Леру я увидел, буквально подъезжая к их дому. Она несла на руках Лурдес и вела за руку Соню, за плечами висел детский рюкзак, и я понял, что они идут из Сониной школы. Она вернулась к обычной жизни обычных людей: ни тебе частных водителей, ни эскорта охраны. Шла она, склонив голову, поникнув плечами, на ней была её старая одежда, та, которую она носила до нашей женитьбы. Невероятно, но он сохранил её вещи, а она, уезжая, не взяла ничего, вообще ничего, ни единой паршивой тряпки не увезла она из нашего дома! Только ребёнка, нашего ребёнка. Выглядела она жалкой, уставшей и замученной, мне даже показалось, будто под глазами у неё залегли синяки, она не плакала, но лицо её имело такое выражение, словно рыдала её душа, причём без остановки.

От этой мысли моё сердце содрогнулось, память на миг отшибло, импульсивно я открыл дверь, чтобы выйти и кинуться к ней, прижаться всем телом, но она заметила меня прежде, чем я успел выйти из машины и, подхватив на руки Соню, что есть мочи рванула к дому, чтобы спрятаться в ЕГО объятиях от меня!

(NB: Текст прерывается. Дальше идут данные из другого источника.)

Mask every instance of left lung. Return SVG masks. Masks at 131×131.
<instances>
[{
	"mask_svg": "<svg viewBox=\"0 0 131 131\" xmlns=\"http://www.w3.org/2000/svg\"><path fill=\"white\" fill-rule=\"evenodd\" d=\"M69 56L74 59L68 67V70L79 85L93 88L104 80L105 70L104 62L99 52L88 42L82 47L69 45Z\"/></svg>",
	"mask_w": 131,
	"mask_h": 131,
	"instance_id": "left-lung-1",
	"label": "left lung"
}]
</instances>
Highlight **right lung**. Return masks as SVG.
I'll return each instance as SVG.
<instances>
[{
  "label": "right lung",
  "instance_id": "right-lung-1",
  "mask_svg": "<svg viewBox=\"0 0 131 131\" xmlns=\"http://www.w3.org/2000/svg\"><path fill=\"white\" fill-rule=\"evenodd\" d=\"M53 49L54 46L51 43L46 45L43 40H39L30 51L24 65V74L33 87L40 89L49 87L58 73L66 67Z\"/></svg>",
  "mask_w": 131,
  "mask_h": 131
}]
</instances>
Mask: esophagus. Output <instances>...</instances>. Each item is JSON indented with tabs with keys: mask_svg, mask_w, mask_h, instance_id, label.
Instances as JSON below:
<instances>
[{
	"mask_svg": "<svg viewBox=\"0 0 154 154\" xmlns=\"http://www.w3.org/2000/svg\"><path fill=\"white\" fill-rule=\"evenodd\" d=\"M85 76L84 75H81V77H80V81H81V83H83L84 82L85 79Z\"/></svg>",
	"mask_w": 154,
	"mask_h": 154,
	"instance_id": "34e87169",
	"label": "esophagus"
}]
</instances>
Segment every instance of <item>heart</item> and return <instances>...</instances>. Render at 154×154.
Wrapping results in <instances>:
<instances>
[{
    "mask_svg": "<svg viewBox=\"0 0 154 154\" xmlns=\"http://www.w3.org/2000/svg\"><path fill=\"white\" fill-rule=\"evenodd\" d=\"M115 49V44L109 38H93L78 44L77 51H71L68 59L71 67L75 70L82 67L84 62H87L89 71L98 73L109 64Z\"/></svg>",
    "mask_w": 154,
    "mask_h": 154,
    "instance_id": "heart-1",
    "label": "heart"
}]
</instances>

Спрятаться от меня! Она хотела, чтобы ОН защитил её от МЕНЯ!

Понимание этого ослепило меня такой злостью и ненавистью, какой до этого момента я не знал ещё в своей жизни. Я настиг её быстро, это было легко, сложно было держать себя в руках, потому что дико хотелось её ударить, и желательно по лицу, залепить ей пощёчину, вроде той, какую отвесила мне однажды она…

Я не ударил её, Слава Богу, сдержался, но схватил за запястье с такой силой, что там даже что-то хрустнуло… Леру начало тошнить, мне пришлось отпустить её руку, и я с ужасом заметил бордово-синее пятно — едва не сломал ей запястье, там и ломать то нечего, руки тонкие, как ниточки… Господи, как же она похудела…

Причинить боль тому, кто слабее, поднять руку на свою женщину, это кем надо быть? А она даже не заметила этого. Ей было не до поломанных своих рук в тот момент.

Её синеющее на глазах запястье и согбенная спина в приступе тошноты, плачущая Лурдес у меня на руках, Сонины глаза, смотрящие в мои с болью и надеждой, привели меня в сознание, но лишь ненадолго. И в тот короткий миг, когда я настоящий, живой вдруг очнулся, мне захотелось схватить Леру на руки, прижать её голову к своей груди, гладить по волосам, целовать её тонкие руки, сжать худые плечи и успокоить, сказать, что я рядом, что всё хорошо, и что плохому я быть не позволю, не отдам плохому ни её, ни себя, ни наших детей…

Хотел, правда, хотел, и по моей щеке даже робко скользнула только одна маленькая слеза. Почему не обнял, почему не успокоил, почему не сказал таких простых и обычных слов?

Пишу всё это и плачу…

Кстати, о мужских слезах: чем старше я становлюсь, тем больше вспоминаю своё детство. И если в юности мне хотелось быть похожим на отца, быть таким же сильным, смелым, справедливым, я жил и стремился соответствовать его идеалам, то в зрелости мне чаще стали вспоминаться слова матери. И вот однажды, когда отец журил меня за слёзы, потому что «Мужчины не плачут», мама, прижимая мою голову к своей груди, тихо, но очень глубоко заметила ему:

— Мальчики такие же живые, как и девочки, и их болям так же нужен выход через слёзы и эмоции!

— Мужчины не плачут! — не сдавался отец.

— Плачут. Только делают это внутри, и от этого им ещё больнее!

Что ж, мне итак уже больнее некуда, поэтому я плачу. Плачу и не стыжусь своих слёз, ведь они оплакивают моё счастье… Счастье, похороненное мною же самим в тот самый день. Потому что так, как было, уже не будет никогда. И не потому, что она предала меня, хотя и это имело в нашей судьбе своё роковое значение, а из-за того, что я сделал потом, вернее, совершал в течение целых двух последующих лет.